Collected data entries
┌──
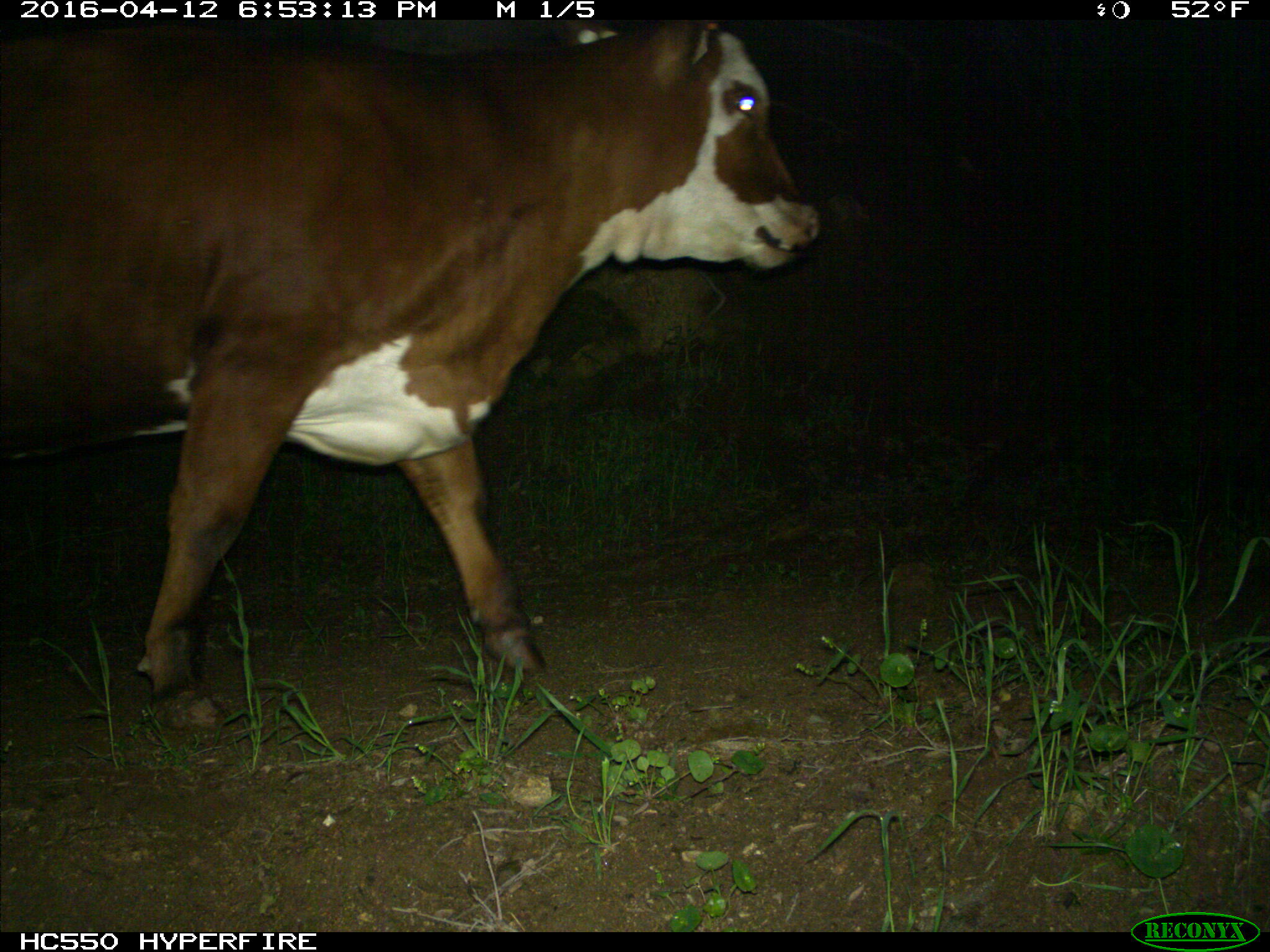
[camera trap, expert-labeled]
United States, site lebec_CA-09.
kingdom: Animalia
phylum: Chordata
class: Mammalia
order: Artiodactyla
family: Bovidae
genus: Bos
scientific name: Bos taurus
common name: domestic cow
└──
**WHAT THE TASK REQUIRES**
Write out exactly the lines from the one with "phylum: Chordata" through the end of the records above, both ends included, and leave out all other lines.

**YOUR SOLUTION**
phylum: Chordata
class: Mammalia
order: Artiodactyla
family: Bovidae
genus: Bos
scientific name: Bos taurus
common name: domestic cow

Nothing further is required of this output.